Ah - the first day of school. For some reason my father dropped me off very early. I stood in this giant, empty playground feeling utterly abandoned. Now when I look at photos of the school, it seems very small. But then, age five, it loomed like some Gothic ghost house in Scooby Doo. Nervously I crept in, and stood in a long long corridor that smelled of sick and disinfectant. A very tall person suddenly appeared in front of me. It had droopy clothes and long grey hair, and resembled Gandalph in drag. "What are you doing?" he/she boomed. It was our Headmistress. "Go outside and play!" Terrified, I fled and hid behind the school bins.
Of course I survived and got used to it. But I remember feeling anxious most of the time; afraid of getting it wrong, being found out. It's not good for a child to teeter in a state of anxiety. If you can't mentally relax, you can't think or play freely either. A lot of that may just have been how I was made. But I look at the way The Girl rushes into school and sees it as an adventure and it pleases me that her teacher wants to understand her little quirks and respect her individuality.
3 comments:
I think I must have gone to the same school as you... the outside pool was just plain evil.
And why do/did primary schools smell of sick and disinfectant? That seems SO very wrong as an adult - but normal as a kid.
Glad it is going well for your daughter. Mine is still sobbing and has stopped eating breakfast. It can only get better!

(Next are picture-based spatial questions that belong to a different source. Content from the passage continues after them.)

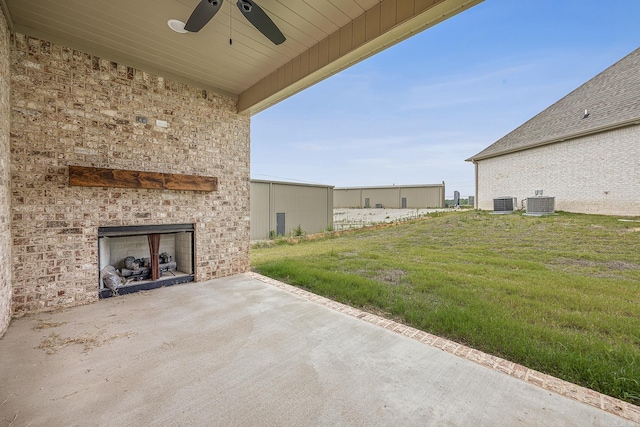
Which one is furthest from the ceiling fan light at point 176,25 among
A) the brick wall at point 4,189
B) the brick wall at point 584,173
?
the brick wall at point 584,173

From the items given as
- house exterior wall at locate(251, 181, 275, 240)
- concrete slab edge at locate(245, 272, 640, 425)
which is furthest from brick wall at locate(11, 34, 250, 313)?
house exterior wall at locate(251, 181, 275, 240)

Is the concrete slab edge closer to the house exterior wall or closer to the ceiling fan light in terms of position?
the ceiling fan light

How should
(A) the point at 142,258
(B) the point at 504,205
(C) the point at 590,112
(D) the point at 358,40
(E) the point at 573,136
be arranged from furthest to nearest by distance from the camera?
(B) the point at 504,205 → (C) the point at 590,112 → (E) the point at 573,136 → (A) the point at 142,258 → (D) the point at 358,40

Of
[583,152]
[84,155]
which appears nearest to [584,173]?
[583,152]

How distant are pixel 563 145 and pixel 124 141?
14194 mm

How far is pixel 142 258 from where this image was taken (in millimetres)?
4242

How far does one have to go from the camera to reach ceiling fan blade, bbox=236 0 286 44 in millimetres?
1985

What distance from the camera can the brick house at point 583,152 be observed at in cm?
826

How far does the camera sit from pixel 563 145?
33.0ft

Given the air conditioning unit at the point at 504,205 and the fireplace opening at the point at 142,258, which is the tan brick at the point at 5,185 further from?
the air conditioning unit at the point at 504,205

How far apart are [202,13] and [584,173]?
13.0 metres

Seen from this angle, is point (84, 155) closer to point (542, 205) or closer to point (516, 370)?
point (516, 370)

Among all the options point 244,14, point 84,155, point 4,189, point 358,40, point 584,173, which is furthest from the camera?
point 584,173

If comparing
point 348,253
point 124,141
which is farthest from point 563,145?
point 124,141
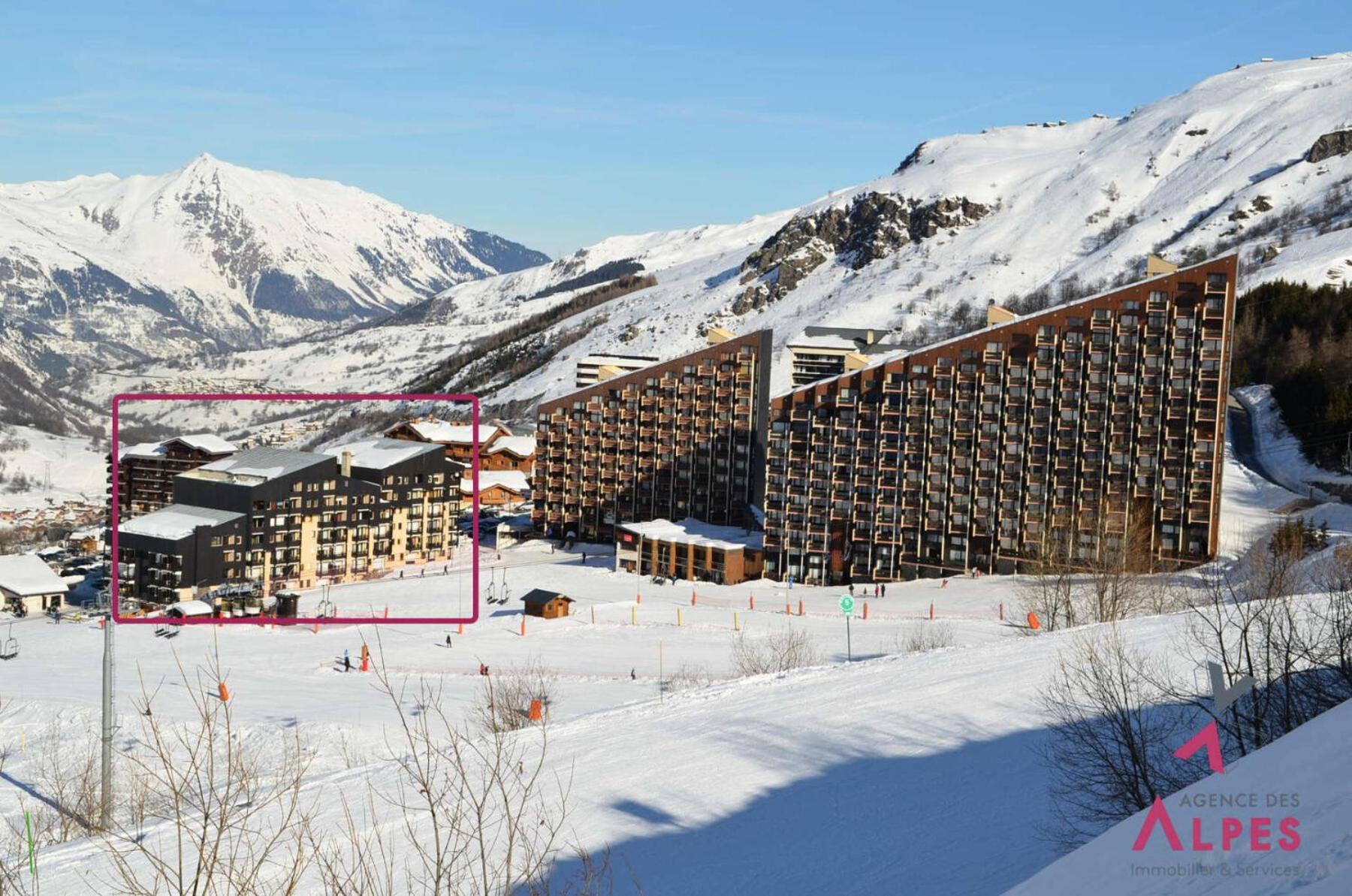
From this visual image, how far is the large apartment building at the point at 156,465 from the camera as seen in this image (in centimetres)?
2294

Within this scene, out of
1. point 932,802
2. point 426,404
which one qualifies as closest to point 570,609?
point 932,802

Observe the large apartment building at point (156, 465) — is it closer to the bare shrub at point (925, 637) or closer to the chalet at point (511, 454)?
the bare shrub at point (925, 637)

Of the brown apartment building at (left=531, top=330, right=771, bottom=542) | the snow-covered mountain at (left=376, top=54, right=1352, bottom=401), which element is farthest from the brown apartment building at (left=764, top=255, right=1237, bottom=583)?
the snow-covered mountain at (left=376, top=54, right=1352, bottom=401)

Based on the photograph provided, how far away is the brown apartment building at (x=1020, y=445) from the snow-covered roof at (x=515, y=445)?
46425 millimetres

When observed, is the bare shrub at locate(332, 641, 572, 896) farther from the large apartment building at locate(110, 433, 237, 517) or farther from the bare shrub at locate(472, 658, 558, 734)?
the large apartment building at locate(110, 433, 237, 517)

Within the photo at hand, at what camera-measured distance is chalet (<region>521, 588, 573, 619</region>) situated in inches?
1977

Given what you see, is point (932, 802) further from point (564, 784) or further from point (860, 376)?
point (860, 376)

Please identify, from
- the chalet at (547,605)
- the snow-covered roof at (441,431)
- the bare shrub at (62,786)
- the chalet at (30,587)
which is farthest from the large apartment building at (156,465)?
the chalet at (30,587)

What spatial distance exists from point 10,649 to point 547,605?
21266 millimetres

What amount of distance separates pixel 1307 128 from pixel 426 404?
455ft

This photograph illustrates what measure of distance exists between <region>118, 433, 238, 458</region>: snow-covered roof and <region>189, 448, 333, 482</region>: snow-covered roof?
2022 millimetres

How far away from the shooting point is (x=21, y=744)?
3253 cm

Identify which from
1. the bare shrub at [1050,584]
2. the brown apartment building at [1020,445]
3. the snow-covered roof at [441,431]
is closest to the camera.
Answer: the bare shrub at [1050,584]

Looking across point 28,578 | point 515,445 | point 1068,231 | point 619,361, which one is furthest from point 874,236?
point 28,578
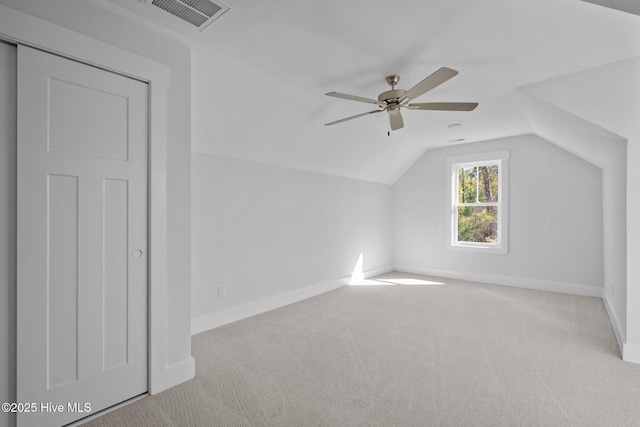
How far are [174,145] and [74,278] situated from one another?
1022mm

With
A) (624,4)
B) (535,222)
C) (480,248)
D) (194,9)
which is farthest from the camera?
(480,248)

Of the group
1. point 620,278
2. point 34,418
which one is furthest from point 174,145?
point 620,278

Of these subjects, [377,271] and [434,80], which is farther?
[377,271]

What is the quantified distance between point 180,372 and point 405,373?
1.64m

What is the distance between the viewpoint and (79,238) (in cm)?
177

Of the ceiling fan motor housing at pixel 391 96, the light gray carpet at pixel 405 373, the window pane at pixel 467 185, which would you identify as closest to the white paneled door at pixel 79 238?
the light gray carpet at pixel 405 373

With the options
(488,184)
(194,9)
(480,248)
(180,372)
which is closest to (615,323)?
(480,248)

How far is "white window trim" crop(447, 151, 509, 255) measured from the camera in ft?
16.7

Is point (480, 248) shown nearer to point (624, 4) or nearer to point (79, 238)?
point (624, 4)

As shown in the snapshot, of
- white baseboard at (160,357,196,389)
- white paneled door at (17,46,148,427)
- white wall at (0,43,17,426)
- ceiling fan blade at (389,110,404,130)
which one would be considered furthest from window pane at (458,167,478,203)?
white wall at (0,43,17,426)

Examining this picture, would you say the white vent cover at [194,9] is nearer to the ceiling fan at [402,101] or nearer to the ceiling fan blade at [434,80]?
the ceiling fan at [402,101]

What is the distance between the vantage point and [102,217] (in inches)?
73.2

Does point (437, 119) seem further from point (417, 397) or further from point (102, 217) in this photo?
point (102, 217)

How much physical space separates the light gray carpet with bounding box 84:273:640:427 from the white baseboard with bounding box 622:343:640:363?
0.25 ft
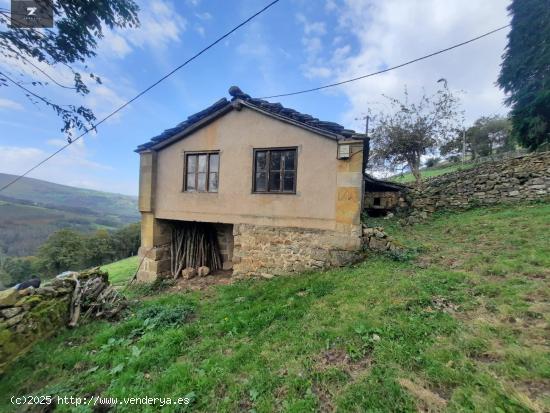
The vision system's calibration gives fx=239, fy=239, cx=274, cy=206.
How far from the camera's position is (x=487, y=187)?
11102 millimetres

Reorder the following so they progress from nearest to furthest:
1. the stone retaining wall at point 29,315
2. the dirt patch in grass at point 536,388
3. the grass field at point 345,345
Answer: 1. the dirt patch in grass at point 536,388
2. the grass field at point 345,345
3. the stone retaining wall at point 29,315

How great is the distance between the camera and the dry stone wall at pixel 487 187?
1012 cm

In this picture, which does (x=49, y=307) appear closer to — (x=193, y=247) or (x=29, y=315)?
(x=29, y=315)

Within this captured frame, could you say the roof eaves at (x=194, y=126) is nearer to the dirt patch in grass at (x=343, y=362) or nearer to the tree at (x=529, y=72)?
the dirt patch in grass at (x=343, y=362)

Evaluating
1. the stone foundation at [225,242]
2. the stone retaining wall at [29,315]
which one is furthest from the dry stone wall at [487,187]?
the stone retaining wall at [29,315]

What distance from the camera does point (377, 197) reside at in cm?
1292

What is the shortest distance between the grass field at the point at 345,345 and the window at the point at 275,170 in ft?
9.06

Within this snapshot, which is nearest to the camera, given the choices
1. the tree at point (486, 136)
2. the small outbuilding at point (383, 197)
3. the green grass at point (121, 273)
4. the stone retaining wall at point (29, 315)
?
the stone retaining wall at point (29, 315)

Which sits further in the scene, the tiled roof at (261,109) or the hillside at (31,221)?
the hillside at (31,221)

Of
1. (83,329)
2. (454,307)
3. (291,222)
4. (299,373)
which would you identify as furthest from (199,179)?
(454,307)

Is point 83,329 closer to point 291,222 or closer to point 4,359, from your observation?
point 4,359

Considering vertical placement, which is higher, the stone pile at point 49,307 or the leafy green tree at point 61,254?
the stone pile at point 49,307

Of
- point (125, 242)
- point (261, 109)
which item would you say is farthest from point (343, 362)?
point (125, 242)

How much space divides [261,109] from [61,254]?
37.0 m
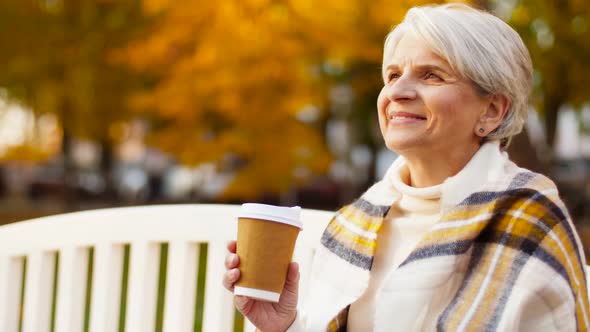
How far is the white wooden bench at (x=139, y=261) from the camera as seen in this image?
268 cm

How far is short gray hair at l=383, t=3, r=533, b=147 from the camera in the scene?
77.3 inches

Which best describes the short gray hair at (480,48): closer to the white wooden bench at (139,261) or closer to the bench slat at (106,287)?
the white wooden bench at (139,261)

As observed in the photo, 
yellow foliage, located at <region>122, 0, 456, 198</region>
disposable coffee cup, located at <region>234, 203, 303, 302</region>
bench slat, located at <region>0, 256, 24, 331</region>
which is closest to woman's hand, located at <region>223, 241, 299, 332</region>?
disposable coffee cup, located at <region>234, 203, 303, 302</region>

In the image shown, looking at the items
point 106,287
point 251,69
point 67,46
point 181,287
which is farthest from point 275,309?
point 67,46

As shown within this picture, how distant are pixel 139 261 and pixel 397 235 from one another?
40.0 inches

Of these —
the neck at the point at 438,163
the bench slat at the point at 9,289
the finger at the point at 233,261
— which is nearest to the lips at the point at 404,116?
the neck at the point at 438,163

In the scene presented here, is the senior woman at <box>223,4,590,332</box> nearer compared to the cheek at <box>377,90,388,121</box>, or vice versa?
the senior woman at <box>223,4,590,332</box>

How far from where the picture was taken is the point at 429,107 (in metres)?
2.03

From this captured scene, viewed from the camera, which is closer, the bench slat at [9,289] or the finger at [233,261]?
the finger at [233,261]

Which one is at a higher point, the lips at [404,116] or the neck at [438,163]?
the lips at [404,116]

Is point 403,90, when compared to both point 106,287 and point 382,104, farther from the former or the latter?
point 106,287

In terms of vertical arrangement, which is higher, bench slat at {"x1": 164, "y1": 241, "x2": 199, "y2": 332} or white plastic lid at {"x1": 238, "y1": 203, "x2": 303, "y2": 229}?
white plastic lid at {"x1": 238, "y1": 203, "x2": 303, "y2": 229}

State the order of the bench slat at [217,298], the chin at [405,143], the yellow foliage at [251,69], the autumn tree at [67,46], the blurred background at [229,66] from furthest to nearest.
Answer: the autumn tree at [67,46] → the yellow foliage at [251,69] → the blurred background at [229,66] → the bench slat at [217,298] → the chin at [405,143]

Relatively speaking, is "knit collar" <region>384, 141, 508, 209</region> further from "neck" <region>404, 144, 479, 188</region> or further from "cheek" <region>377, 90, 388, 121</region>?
"cheek" <region>377, 90, 388, 121</region>
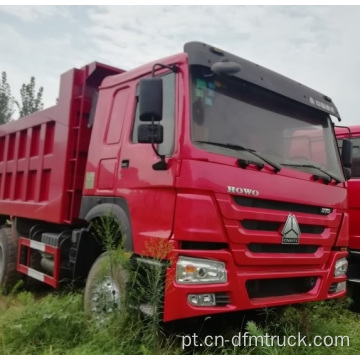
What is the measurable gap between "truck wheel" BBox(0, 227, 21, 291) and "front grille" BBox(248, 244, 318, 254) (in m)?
3.77

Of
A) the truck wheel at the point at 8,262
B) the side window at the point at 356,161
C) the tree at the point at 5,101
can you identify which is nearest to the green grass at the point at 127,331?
the truck wheel at the point at 8,262

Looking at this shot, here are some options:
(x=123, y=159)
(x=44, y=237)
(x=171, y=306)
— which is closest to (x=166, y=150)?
(x=123, y=159)

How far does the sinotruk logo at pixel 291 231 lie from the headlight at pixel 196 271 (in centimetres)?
73

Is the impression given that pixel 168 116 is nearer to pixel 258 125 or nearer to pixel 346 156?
pixel 258 125

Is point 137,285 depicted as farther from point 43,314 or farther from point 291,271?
point 291,271

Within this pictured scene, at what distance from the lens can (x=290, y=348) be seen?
10.4 ft

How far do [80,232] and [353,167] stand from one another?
334 centimetres

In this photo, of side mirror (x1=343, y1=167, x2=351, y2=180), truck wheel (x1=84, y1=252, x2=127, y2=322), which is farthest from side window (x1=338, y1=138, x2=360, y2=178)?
truck wheel (x1=84, y1=252, x2=127, y2=322)

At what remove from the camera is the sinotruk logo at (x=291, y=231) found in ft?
10.8

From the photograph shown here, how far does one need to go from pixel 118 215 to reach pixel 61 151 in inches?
58.0

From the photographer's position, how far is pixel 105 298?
10.9ft

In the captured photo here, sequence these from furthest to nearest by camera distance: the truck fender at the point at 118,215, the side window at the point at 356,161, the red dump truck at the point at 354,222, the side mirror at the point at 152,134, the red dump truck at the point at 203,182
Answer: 1. the side window at the point at 356,161
2. the red dump truck at the point at 354,222
3. the truck fender at the point at 118,215
4. the side mirror at the point at 152,134
5. the red dump truck at the point at 203,182

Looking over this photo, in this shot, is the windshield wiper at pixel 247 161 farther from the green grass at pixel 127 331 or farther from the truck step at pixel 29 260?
the truck step at pixel 29 260

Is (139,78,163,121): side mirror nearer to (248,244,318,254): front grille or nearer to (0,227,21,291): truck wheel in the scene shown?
(248,244,318,254): front grille
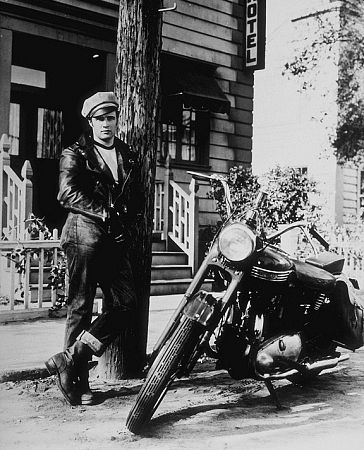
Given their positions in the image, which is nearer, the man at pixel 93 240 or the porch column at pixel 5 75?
the man at pixel 93 240

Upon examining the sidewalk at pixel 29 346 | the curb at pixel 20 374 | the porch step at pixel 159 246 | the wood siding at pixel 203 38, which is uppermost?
the wood siding at pixel 203 38

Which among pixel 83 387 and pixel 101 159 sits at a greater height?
pixel 101 159

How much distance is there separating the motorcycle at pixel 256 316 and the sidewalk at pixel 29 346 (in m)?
0.66

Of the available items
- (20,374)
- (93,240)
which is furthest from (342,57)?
(20,374)

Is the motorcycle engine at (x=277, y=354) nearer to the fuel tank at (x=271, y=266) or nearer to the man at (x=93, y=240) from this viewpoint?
the fuel tank at (x=271, y=266)

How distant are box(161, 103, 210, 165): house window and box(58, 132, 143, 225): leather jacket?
17.8ft

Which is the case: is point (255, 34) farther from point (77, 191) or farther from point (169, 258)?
point (77, 191)

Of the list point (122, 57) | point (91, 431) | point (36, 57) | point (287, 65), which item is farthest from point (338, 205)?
point (36, 57)

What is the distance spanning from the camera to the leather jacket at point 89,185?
278cm

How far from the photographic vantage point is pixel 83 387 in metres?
2.86

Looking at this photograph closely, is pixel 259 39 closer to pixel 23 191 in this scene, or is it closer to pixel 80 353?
pixel 23 191

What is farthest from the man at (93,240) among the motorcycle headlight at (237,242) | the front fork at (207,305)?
the motorcycle headlight at (237,242)

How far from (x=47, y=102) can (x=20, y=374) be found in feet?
14.6

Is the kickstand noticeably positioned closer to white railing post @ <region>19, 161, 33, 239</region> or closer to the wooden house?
white railing post @ <region>19, 161, 33, 239</region>
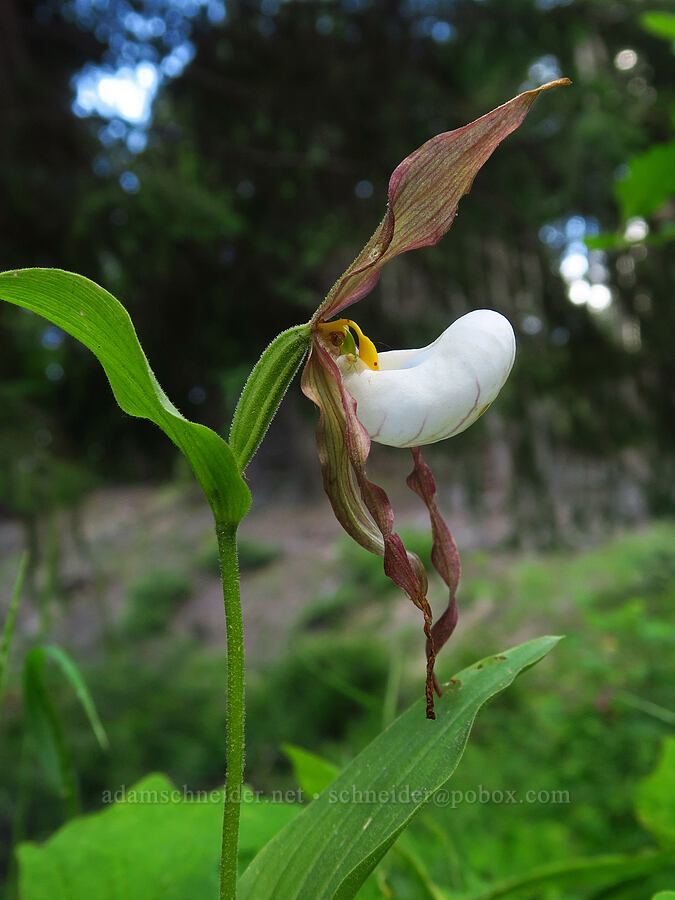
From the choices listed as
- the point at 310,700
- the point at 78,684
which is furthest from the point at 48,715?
the point at 310,700

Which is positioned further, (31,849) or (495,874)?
(495,874)

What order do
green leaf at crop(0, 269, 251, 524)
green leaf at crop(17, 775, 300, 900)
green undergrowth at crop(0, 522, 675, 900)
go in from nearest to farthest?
green leaf at crop(0, 269, 251, 524) < green leaf at crop(17, 775, 300, 900) < green undergrowth at crop(0, 522, 675, 900)

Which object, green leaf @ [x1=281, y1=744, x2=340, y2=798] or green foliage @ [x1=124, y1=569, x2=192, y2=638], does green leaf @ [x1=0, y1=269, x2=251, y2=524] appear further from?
green foliage @ [x1=124, y1=569, x2=192, y2=638]

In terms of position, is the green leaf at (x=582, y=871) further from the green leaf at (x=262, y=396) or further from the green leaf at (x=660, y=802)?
the green leaf at (x=262, y=396)

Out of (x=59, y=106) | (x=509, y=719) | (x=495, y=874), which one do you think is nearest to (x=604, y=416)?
(x=509, y=719)

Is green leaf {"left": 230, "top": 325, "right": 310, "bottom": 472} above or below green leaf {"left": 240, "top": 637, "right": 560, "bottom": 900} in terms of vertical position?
above

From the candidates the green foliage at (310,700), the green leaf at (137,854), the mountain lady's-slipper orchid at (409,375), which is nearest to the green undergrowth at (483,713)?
the green foliage at (310,700)

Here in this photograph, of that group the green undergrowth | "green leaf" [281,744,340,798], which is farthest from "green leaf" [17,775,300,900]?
the green undergrowth

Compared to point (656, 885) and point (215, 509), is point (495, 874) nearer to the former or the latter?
point (656, 885)
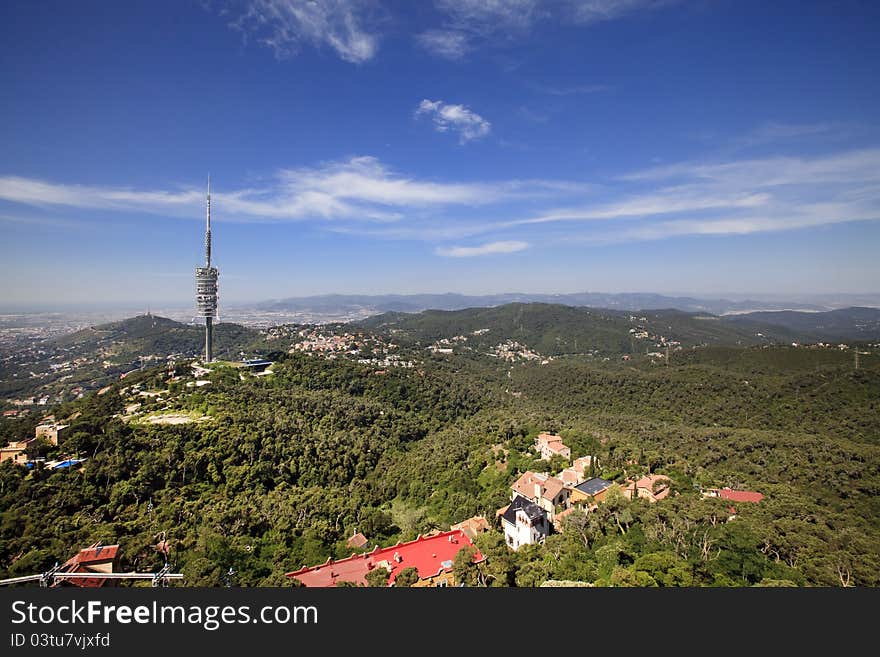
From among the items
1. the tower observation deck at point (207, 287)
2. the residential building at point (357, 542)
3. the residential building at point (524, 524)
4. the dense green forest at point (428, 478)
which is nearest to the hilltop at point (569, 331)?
the tower observation deck at point (207, 287)

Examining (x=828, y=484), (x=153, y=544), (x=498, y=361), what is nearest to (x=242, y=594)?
(x=153, y=544)

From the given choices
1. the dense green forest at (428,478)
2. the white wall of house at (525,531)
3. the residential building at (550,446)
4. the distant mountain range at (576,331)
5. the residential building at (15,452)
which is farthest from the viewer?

My own school was similarly Gothic. The infants were in a literally gothic Victorian building. The 4 year olds were left by parents in a playground by the main road totally unsupervised until the school door opened. We had outside toilets with no roof over the bit with the sinks in it, and we played on a broken down old wall, lugging bits of brickwork about to make rooms to play house. All of which I guess is no longer allowed!
There is something sad about your child going to school - they're now subject to a whole new set of influences. And schools do start testing children so absurdly early, but maybe that's more the private sector. I had a mate who took her THREE year old daughter to St Bastards School for the Rich and teacher put a pencil in the child's hand. "Er Emily can't actually write yet . ." muttered my friend. "Oh yeeerrs we realise that, but we like to see if the child gravitates towards writing." I think at that age I'd just have pushed the pencil up my nose.
Another thing I remember was the shiny slippery loo paper. No absorbancy at all and it said: Now Wash Your Hands.